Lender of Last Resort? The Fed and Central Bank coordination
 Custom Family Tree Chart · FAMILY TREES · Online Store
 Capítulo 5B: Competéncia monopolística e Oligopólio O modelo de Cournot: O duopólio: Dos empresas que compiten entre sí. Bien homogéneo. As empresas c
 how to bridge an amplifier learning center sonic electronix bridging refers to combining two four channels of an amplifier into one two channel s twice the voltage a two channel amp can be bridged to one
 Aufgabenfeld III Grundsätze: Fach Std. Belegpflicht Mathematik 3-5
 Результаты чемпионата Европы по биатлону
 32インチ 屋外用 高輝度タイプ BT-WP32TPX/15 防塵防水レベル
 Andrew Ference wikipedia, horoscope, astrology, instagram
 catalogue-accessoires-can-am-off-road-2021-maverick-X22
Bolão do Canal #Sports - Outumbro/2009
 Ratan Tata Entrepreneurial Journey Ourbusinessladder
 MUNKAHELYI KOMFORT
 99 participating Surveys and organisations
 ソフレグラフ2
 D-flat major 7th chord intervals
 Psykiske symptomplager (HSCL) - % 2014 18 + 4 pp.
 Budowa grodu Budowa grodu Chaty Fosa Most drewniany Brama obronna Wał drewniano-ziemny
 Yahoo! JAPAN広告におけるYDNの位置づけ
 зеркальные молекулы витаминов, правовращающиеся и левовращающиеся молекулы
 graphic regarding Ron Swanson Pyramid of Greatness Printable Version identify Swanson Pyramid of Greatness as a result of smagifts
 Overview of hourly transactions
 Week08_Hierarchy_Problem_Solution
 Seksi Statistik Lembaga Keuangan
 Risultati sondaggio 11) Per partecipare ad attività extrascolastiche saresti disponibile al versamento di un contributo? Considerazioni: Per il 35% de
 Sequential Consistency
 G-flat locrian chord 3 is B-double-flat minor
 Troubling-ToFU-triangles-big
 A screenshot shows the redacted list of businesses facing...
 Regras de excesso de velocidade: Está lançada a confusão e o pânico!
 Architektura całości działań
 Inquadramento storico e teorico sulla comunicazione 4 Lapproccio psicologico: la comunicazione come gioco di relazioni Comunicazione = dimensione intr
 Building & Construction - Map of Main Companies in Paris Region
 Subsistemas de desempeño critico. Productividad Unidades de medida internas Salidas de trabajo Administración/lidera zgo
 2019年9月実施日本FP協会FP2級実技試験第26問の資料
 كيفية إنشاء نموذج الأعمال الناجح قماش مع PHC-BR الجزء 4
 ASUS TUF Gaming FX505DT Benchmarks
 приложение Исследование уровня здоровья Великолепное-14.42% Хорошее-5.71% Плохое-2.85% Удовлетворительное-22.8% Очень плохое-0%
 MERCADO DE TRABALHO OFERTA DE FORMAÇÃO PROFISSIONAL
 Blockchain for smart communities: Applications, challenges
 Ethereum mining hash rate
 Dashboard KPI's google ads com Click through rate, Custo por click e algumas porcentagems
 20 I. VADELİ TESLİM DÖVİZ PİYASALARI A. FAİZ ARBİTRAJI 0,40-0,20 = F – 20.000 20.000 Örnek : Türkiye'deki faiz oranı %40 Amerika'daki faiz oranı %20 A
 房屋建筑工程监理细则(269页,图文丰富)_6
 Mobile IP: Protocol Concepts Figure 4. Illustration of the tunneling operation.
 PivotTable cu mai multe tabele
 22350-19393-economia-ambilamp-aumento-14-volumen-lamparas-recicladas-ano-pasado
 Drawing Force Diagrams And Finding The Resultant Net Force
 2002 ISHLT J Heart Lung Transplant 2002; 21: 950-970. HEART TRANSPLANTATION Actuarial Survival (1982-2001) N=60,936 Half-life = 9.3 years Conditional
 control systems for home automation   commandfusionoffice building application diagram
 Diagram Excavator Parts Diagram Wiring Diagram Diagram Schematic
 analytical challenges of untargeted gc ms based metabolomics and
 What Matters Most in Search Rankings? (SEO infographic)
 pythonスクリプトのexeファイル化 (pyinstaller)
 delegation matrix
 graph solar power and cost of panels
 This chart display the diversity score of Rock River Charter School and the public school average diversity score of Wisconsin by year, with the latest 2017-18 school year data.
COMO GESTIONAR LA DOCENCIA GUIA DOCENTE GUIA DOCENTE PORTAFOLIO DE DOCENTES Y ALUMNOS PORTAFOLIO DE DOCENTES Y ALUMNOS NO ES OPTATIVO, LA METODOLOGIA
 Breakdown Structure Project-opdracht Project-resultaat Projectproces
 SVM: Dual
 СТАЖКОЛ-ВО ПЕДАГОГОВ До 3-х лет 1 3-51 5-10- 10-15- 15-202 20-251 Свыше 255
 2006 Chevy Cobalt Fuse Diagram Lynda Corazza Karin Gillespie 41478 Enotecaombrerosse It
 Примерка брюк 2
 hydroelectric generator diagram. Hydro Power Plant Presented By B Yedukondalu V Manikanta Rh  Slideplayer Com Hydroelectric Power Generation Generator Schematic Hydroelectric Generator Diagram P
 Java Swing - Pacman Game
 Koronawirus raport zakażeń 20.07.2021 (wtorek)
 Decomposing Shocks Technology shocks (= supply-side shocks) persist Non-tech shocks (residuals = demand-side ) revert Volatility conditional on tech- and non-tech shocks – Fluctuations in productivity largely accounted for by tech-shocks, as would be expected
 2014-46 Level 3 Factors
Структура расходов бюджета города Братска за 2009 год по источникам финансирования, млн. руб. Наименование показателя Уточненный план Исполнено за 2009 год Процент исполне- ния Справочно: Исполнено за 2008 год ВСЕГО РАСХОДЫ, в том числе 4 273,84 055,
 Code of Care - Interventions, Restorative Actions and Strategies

##########

● ACTION ITEM
Look back at the data above. Transcribe exactly the lines starting at the line that contains "Andrew Ference wikipedia, horoscope, astrology, instagram" and ending at the line that contains "Seksi Statistik Lembaga Keuangan".

● ANSWER TO THIS PROBLEM
 Andrew Ference wikipedia, horoscope, astrology, instagram
 catalogue-accessoires-can-am-off-road-2021-maverick-X22
Bolão do Canal #Sports - Outumbro/2009
 Ratan Tata Entrepreneurial Journey Ourbusinessladder
 MUNKAHELYI KOMFORT
 99 participating Surveys and organisations
 ソフレグラフ2
 D-flat major 7th chord intervals
 Psykiske symptomplager (HSCL) - % 2014 18 + 4 pp.
 Budowa grodu Budowa grodu Chaty Fosa Most drewniany Brama obronna Wał drewniano-ziemny
 Yahoo! JAPAN広告におけるYDNの位置づけ
 зеркальные молекулы витаминов, правовращающиеся и левовращающиеся молекулы
 graphic regarding Ron Swanson Pyramid of Greatness Printable Version identify Swanson Pyramid of Greatness as a result of smagifts
 Overview of hourly transactions
 Week08_Hierarchy_Problem_Solution
 Seksi Statistik Lembaga Keuangan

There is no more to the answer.